_What the task requires_
In the data below, find every line with the word "properties" and copy it.
______
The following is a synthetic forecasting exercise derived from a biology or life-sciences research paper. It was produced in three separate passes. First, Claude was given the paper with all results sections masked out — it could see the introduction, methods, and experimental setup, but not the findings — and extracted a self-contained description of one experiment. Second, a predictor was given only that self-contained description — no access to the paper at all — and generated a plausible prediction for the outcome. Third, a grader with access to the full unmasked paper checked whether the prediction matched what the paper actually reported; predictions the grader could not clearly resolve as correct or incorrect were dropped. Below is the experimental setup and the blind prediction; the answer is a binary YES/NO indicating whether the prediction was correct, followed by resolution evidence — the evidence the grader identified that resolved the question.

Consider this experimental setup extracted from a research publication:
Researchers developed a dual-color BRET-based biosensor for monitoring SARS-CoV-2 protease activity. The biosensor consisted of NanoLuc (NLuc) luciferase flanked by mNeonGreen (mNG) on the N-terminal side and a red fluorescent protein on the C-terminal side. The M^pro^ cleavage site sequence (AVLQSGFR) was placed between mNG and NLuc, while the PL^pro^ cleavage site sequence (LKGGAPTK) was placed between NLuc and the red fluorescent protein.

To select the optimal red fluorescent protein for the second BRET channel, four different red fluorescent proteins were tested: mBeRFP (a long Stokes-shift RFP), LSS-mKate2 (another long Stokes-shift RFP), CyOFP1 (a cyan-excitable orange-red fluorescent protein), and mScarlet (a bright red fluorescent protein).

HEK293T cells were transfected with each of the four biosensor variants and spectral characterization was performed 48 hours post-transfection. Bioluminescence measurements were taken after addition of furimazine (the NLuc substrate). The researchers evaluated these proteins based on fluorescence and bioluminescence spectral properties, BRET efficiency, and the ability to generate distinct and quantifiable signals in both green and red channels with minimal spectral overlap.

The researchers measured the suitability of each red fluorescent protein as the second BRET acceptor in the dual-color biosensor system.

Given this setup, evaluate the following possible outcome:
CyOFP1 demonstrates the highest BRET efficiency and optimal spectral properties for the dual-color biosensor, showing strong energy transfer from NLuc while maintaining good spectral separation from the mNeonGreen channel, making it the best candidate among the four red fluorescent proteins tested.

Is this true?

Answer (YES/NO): NO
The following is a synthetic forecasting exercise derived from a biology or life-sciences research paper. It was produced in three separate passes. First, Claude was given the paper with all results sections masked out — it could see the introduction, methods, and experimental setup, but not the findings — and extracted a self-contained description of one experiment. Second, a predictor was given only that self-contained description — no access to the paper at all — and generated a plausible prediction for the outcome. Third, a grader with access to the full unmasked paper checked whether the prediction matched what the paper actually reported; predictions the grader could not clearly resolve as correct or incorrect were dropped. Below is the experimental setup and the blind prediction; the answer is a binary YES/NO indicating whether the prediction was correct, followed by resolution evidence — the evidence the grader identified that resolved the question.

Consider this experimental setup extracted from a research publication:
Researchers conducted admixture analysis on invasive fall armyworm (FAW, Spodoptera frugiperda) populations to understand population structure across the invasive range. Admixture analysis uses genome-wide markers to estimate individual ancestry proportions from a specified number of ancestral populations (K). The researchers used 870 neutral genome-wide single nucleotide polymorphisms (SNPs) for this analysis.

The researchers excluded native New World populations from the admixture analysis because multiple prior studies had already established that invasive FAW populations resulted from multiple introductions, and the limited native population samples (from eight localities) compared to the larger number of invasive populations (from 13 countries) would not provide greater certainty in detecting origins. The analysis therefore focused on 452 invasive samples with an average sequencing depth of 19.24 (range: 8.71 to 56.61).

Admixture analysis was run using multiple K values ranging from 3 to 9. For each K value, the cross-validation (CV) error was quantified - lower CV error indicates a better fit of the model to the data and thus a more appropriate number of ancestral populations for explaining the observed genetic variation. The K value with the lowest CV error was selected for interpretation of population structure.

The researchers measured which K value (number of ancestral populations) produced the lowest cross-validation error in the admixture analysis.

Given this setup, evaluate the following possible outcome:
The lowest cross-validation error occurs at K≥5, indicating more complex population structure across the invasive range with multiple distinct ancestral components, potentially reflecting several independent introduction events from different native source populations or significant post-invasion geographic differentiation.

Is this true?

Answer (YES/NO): NO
______
_Finished exercise_
HEK293T cells were transfected with each of the four biosensor variants and spectral characterization was performed 48 hours post-transfection. Bioluminescence measurements were taken after addition of furimazine (the NLuc substrate). The researchers evaluated these proteins based on fluorescence and bioluminescence spectral properties, BRET efficiency, and the ability to generate distinct and quantifiable signals in both green and red channels with minimal spectral overlap.
CyOFP1 demonstrates the highest BRET efficiency and optimal spectral properties for the dual-color biosensor, showing strong energy transfer from NLuc while maintaining good spectral separation from the mNeonGreen channel, making it the best candidate among the four red fluorescent proteins tested.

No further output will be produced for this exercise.